I need help with a Macro that will delete multiple BLANK rows between data on a spreadsheet. I have used a Macro, but it deletes all blank rows. I want 1 Blank Row between each set of like data rows, instead of the three between some.

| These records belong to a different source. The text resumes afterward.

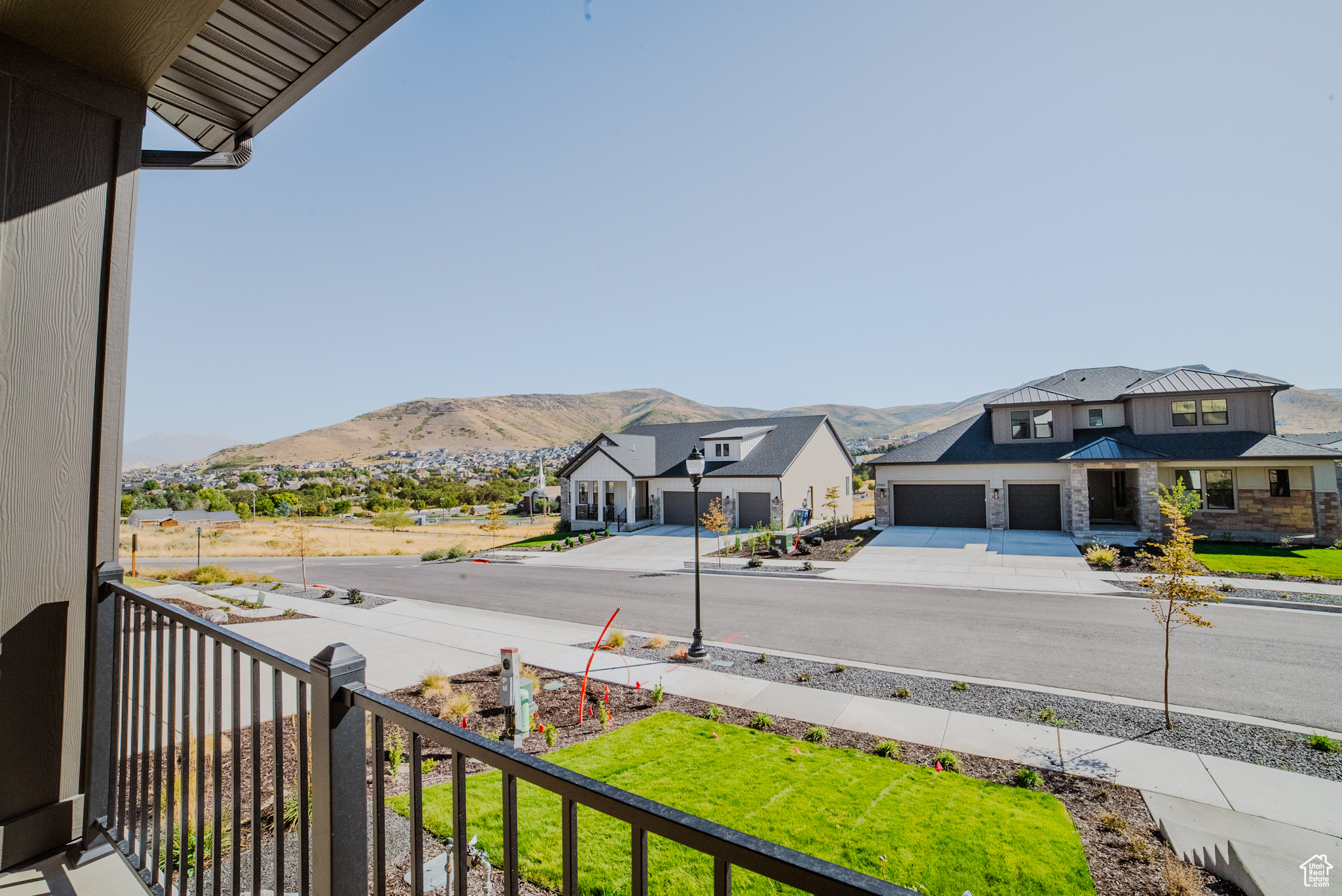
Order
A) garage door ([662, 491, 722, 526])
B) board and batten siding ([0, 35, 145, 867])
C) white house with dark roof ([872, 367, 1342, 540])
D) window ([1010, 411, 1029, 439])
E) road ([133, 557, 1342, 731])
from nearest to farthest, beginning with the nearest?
board and batten siding ([0, 35, 145, 867]) < road ([133, 557, 1342, 731]) < white house with dark roof ([872, 367, 1342, 540]) < window ([1010, 411, 1029, 439]) < garage door ([662, 491, 722, 526])

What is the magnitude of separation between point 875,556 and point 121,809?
21.0 m

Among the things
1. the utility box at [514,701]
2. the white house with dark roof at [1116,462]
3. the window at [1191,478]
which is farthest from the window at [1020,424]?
the utility box at [514,701]

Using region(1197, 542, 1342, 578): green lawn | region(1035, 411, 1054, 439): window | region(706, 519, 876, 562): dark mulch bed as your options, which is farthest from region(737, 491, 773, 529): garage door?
region(1197, 542, 1342, 578): green lawn

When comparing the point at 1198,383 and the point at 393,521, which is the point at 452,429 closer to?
the point at 393,521

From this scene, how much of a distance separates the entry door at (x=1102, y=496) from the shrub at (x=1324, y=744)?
22.4 metres

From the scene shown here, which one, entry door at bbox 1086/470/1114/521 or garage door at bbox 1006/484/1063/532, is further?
entry door at bbox 1086/470/1114/521

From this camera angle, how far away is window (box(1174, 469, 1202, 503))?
74.4 ft

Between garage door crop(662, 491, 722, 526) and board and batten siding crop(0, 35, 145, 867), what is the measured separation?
1150 inches

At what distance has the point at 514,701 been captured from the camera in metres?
7.10

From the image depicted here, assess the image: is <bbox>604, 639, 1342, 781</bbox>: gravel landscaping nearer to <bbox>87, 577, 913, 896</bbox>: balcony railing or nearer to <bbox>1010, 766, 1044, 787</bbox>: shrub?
<bbox>1010, 766, 1044, 787</bbox>: shrub

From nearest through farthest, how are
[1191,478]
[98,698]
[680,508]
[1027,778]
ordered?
[98,698] → [1027,778] → [1191,478] → [680,508]

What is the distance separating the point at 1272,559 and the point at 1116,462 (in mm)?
5637

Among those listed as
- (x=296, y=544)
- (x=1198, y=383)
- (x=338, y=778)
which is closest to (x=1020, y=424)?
(x=1198, y=383)

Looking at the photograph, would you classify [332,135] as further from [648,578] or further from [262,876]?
[648,578]
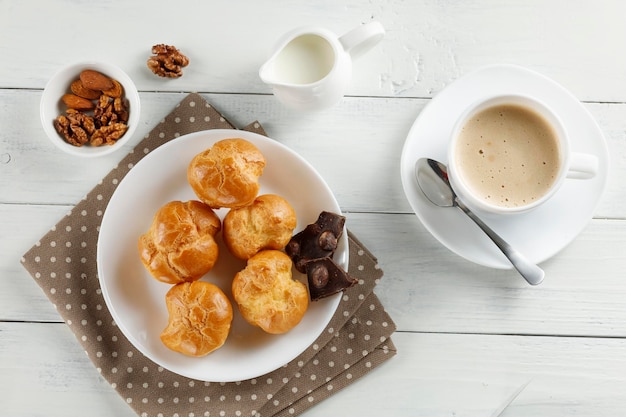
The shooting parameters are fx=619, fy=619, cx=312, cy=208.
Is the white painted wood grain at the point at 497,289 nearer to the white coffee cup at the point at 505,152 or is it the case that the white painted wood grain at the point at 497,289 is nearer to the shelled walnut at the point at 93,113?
the white coffee cup at the point at 505,152

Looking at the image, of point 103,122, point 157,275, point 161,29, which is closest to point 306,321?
point 157,275

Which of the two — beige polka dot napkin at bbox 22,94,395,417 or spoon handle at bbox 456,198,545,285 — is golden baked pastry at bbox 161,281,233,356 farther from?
spoon handle at bbox 456,198,545,285

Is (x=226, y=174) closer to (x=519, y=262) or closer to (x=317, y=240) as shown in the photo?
(x=317, y=240)

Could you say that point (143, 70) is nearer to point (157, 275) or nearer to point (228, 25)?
point (228, 25)

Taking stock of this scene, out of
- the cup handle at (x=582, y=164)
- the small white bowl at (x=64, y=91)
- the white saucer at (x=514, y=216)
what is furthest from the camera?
the small white bowl at (x=64, y=91)

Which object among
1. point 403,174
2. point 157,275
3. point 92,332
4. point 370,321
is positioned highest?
point 403,174

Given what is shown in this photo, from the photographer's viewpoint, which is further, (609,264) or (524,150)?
(609,264)

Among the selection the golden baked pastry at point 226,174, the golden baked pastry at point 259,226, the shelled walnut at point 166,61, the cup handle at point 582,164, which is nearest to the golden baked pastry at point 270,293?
the golden baked pastry at point 259,226
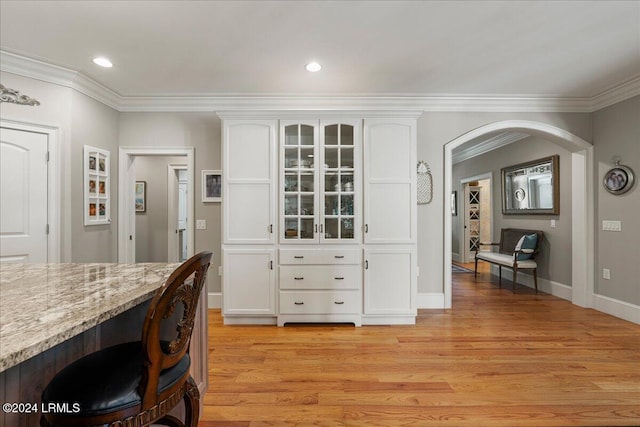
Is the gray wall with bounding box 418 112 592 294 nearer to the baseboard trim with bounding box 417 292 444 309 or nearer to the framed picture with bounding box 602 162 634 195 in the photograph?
the baseboard trim with bounding box 417 292 444 309

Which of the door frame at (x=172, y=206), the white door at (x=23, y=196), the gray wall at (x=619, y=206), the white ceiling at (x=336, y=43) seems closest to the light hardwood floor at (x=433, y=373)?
the gray wall at (x=619, y=206)

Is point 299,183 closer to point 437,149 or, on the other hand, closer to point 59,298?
point 437,149

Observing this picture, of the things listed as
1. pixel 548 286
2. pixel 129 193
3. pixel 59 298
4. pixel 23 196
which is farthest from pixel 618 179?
pixel 23 196

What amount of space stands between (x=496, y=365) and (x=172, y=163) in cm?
522

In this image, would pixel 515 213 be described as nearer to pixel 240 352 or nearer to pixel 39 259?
pixel 240 352

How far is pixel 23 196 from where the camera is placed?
2.77 metres

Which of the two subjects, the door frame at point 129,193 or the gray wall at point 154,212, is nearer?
the door frame at point 129,193

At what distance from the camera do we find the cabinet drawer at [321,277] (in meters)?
3.25

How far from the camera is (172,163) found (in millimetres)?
5191

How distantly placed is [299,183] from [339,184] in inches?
17.2

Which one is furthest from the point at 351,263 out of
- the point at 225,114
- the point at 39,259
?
the point at 39,259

This macro would delete 2 rows where Consecutive Blank Row Count = 3 but
Will leave single Blank Row where there is a single Blank Row between like data.

Example: 
Row1ColumnA 01 / Row1ColumnF AB 
Row2ColumnA 01 / Row2ColumnF AB Row3 = Blank
Row4 = Blank
Row5 = Blank
Row6ColumnA 02 / Row6ColumnF AC 
Row7 = Blank Row8ColumnA 02 / 
Row8ColumnF AD Row9ColumnA 02 / 
Row9ColumnF AD
Row10 = Blank
Row11 = Blank
Row12 = Blank


----------



## CliveO (Aug 6, 2011)

I think this will work as long as you have less than 10000 rows although I haven't tried it out. It would be quit easy to convert to a Do / Loop which would stop after a certain number of blank rows.
Sub DelBlanksRows()
For i = 0 to 10000
if Range ("A1").offset(i,0)="" then
if Range ("A1").offset(i+1,0)="" then
Range("A1").offset(i+1,0).select
Selection.EntireRow.Delete 
Else
i=1+1
End if
i=1+1
End if
Next i
End Sub


----------